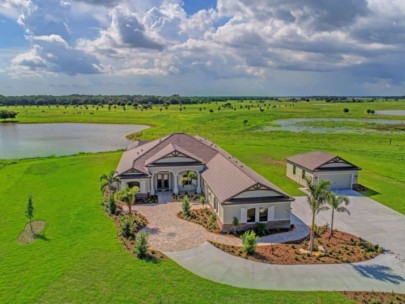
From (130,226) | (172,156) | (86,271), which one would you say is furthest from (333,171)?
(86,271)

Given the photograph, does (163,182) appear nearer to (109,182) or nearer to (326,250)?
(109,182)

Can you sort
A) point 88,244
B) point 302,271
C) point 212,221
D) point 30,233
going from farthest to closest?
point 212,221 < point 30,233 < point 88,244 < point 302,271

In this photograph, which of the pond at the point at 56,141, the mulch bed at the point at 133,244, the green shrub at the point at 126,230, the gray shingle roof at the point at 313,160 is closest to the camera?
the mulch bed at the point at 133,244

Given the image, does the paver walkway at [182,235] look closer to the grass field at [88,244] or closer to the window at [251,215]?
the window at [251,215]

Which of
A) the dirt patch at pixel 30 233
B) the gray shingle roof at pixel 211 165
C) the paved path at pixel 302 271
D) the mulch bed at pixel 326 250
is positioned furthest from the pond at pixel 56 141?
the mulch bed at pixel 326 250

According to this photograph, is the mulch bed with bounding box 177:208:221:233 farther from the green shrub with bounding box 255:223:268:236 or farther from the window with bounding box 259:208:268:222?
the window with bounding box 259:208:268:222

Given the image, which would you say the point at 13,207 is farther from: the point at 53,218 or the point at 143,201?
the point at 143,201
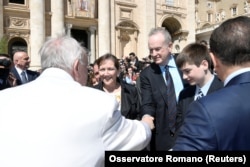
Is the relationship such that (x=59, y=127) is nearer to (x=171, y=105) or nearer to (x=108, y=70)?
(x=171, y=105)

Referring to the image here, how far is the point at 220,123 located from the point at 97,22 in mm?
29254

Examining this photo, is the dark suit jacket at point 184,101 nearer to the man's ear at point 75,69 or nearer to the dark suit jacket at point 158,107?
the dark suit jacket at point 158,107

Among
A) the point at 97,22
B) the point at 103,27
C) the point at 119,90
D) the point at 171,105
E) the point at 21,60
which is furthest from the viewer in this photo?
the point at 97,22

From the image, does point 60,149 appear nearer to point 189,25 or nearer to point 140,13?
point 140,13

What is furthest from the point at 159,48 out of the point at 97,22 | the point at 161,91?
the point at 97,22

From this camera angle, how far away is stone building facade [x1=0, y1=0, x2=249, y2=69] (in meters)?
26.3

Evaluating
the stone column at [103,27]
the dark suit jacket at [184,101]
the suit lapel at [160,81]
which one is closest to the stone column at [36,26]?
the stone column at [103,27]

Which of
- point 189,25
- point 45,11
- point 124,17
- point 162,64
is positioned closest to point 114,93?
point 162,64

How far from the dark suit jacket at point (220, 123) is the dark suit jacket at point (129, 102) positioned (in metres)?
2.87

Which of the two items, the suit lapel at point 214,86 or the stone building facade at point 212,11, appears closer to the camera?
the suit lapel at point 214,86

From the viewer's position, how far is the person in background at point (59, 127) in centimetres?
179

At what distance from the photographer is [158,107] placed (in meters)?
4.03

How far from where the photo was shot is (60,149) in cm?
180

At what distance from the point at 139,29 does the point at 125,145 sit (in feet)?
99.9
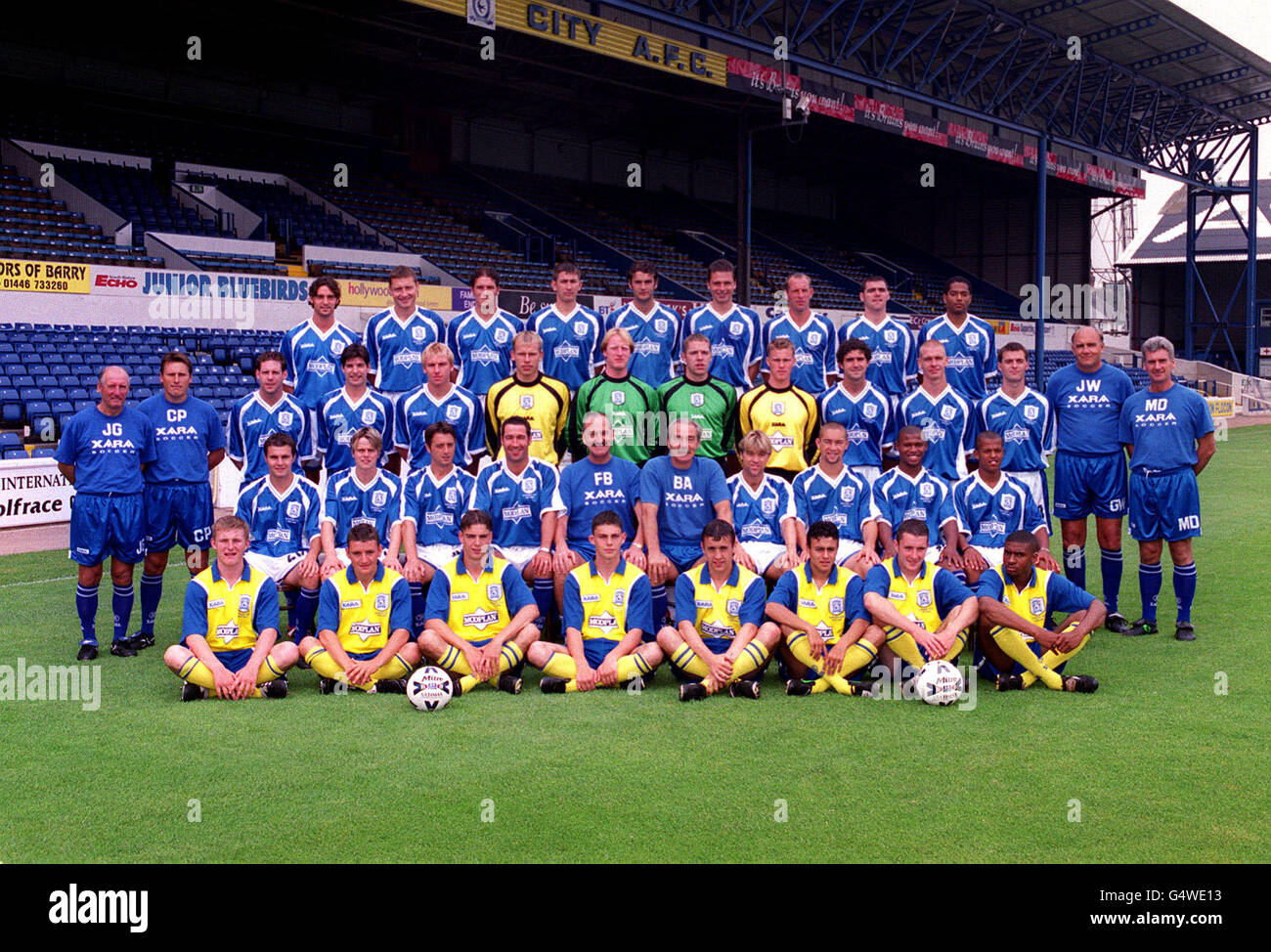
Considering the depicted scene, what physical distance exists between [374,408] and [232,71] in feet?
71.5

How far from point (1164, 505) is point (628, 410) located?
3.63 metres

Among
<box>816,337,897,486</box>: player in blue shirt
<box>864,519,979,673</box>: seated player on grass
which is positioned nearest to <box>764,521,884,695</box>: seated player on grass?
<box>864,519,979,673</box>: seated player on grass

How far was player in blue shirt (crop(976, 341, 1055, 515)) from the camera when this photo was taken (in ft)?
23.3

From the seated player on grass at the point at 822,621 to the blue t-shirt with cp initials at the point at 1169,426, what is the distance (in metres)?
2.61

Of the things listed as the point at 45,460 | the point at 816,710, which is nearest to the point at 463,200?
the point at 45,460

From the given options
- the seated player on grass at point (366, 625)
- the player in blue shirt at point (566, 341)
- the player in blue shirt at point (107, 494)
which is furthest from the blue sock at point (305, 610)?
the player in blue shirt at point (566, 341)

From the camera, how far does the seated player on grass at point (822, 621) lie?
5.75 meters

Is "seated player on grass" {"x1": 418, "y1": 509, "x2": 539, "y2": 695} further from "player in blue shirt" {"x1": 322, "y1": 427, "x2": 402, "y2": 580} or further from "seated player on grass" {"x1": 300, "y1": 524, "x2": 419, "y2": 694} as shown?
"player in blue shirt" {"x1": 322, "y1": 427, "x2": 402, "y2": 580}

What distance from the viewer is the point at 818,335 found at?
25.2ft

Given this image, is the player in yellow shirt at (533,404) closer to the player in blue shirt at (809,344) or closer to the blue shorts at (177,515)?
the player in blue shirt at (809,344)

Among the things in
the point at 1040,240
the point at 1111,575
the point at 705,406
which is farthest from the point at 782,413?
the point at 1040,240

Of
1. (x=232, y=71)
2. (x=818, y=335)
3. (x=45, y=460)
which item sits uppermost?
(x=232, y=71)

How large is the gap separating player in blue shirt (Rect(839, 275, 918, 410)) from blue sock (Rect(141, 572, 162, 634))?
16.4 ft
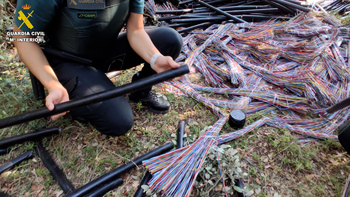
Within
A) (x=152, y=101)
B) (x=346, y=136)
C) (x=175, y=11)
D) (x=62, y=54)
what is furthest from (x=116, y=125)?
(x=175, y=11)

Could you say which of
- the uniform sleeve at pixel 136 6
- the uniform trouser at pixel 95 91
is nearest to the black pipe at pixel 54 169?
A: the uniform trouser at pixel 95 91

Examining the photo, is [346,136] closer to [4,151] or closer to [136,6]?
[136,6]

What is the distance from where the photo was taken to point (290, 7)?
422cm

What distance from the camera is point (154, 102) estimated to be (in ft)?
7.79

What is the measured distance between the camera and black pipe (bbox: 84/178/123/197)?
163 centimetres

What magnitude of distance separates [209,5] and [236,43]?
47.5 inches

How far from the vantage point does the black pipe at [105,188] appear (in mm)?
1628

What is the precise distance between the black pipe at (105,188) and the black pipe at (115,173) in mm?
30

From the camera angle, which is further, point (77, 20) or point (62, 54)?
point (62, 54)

________________

WORK INSTRUCTIONS: Pictures are excluded; copy all other data exactly as shown.

WORKED SOLUTION:
From (130,226) | (172,156) | (86,271), which one would you say is furthest from (333,171)?
(86,271)

Given the photograph, does (163,182) appear nearer to (109,182) or nearer to (326,250)?
(109,182)

Can you sort
A) point 88,244
B) point 302,271
C) point 212,221
D) point 30,233
going from farthest to closest?
point 212,221 < point 30,233 < point 88,244 < point 302,271

In this photograph, which of the pond at the point at 56,141, the mulch bed at the point at 133,244, the green shrub at the point at 126,230, the gray shingle roof at the point at 313,160 is closest to the camera?
the mulch bed at the point at 133,244

Given the image, does the paver walkway at [182,235] look closer to the grass field at [88,244] or closer to the window at [251,215]?
the window at [251,215]

Which of
A) the dirt patch at pixel 30 233
B) the gray shingle roof at pixel 211 165
C) the paved path at pixel 302 271
D) the mulch bed at pixel 326 250
is positioned furthest from the pond at pixel 56 141?
the mulch bed at pixel 326 250

According to this photograph, is the mulch bed with bounding box 177:208:221:233 farther from the green shrub with bounding box 255:223:268:236 or farther from the window with bounding box 259:208:268:222?
the window with bounding box 259:208:268:222

Given the image, which would you say the point at 13,207 is farther from: the point at 53,218 or the point at 143,201?
the point at 143,201
Is the relationship such that (x=59, y=127) is nearer to (x=171, y=105) or nearer to (x=108, y=70)?
(x=171, y=105)

Referring to the image here, how far is the point at 220,123 located from the point at 97,22 in mm?
29254

Examining this photo, is the dark suit jacket at point 184,101 nearer to the man's ear at point 75,69 or nearer to the dark suit jacket at point 158,107?
the dark suit jacket at point 158,107

Among
A) the point at 97,22
B) the point at 103,27
C) the point at 119,90
D) the point at 171,105
E) the point at 21,60
which is furthest from the viewer in this photo?
the point at 97,22

From the image, does point 60,149 appear nearer to point 189,25 or nearer to point 140,13?
point 140,13

What is furthest from the point at 159,48 out of the point at 97,22 | the point at 161,91?
the point at 97,22

From this camera angle, how far away is stone building facade [x1=0, y1=0, x2=249, y2=69] (in meters)?
26.3

Evaluating
the stone column at [103,27]
the dark suit jacket at [184,101]
the suit lapel at [160,81]
which one is closest to the stone column at [36,26]?
the stone column at [103,27]

Which of
- point 189,25
- point 45,11
- point 124,17
- point 162,64
is positioned closest to point 114,93?
point 162,64

How far from the dark suit jacket at point (220, 123) is the dark suit jacket at point (129, 102) positioned (in metres)?
2.87

Which of the two items, the suit lapel at point 214,86 or the stone building facade at point 212,11, appears closer to the camera?
the suit lapel at point 214,86

From the viewer's position, how far is the person in background at point (59, 127) in centimetres?
179

At what distance from the photographer is [158,107] placed (in meters)?
4.03

How far from where the photo was shot is (60,149) in cm?
180

At what distance from the point at 139,29 does the point at 125,145 sit (in feet)?
99.9
Considering the depicted scene, what physical distance exists between [374,408] and [232,71] in feet?
71.5

How far from point (1164, 505) is point (628, 410) located?
3.63 metres

Among
<box>816,337,897,486</box>: player in blue shirt
<box>864,519,979,673</box>: seated player on grass
which is positioned nearest to <box>764,521,884,695</box>: seated player on grass?
<box>864,519,979,673</box>: seated player on grass

How far was player in blue shirt (crop(976, 341, 1055, 515)) from the camera when this photo was taken (in ft)?
23.3

From the seated player on grass at the point at 822,621 to the blue t-shirt with cp initials at the point at 1169,426, what is the distance (in metres)?
2.61

Of the things listed as the point at 45,460 | the point at 816,710, which is nearest to the point at 463,200?
the point at 45,460

From the given options
- the seated player on grass at point (366, 625)
- the player in blue shirt at point (566, 341)
- the player in blue shirt at point (107, 494)
which is furthest from the blue sock at point (305, 610)?
the player in blue shirt at point (566, 341)

From the camera, how far does the seated player on grass at point (822, 621) lie?
5.75 meters

Is "seated player on grass" {"x1": 418, "y1": 509, "x2": 539, "y2": 695} further from "player in blue shirt" {"x1": 322, "y1": 427, "x2": 402, "y2": 580} or further from "seated player on grass" {"x1": 300, "y1": 524, "x2": 419, "y2": 694} as shown?
"player in blue shirt" {"x1": 322, "y1": 427, "x2": 402, "y2": 580}

What distance from the viewer is the point at 818,335 found at?
25.2ft

Given this image, is the player in yellow shirt at (533,404) closer to the player in blue shirt at (809,344) or closer to the blue shorts at (177,515)?
the player in blue shirt at (809,344)

Among the things in
the point at 1040,240
the point at 1111,575
the point at 705,406
which is farthest from the point at 782,413?
the point at 1040,240

Of
1. (x=232, y=71)
2. (x=818, y=335)
3. (x=45, y=460)
which item sits uppermost?
(x=232, y=71)

How large is the gap separating player in blue shirt (Rect(839, 275, 918, 410)) from blue sock (Rect(141, 572, 162, 634))?
16.4 ft
Within
A) (x=152, y=101)
B) (x=346, y=136)
C) (x=175, y=11)
D) (x=62, y=54)
what is furthest from (x=116, y=125)?
(x=175, y=11)

Could you say which of
- the uniform sleeve at pixel 136 6
- the uniform trouser at pixel 95 91
is nearest to the black pipe at pixel 54 169?
A: the uniform trouser at pixel 95 91

Examining the photo, is [346,136] closer to [4,151] or closer to [136,6]?
[136,6]

What is the distance from where the photo was taken to point (290, 7)?
422cm

What distance from the camera is point (154, 102) estimated to be (in ft)?
7.79

What is the measured distance between the camera and black pipe (bbox: 84/178/123/197)?
163 centimetres

What magnitude of distance separates [209,5] and [236,43]?
47.5 inches

How far from the vantage point does the black pipe at [105,188] appear (in mm)?
1628

What is the precise distance between the black pipe at (105,188) and the black pipe at (115,173) in mm?
30

From the camera angle, which is further, point (77, 20) or point (62, 54)?
point (62, 54)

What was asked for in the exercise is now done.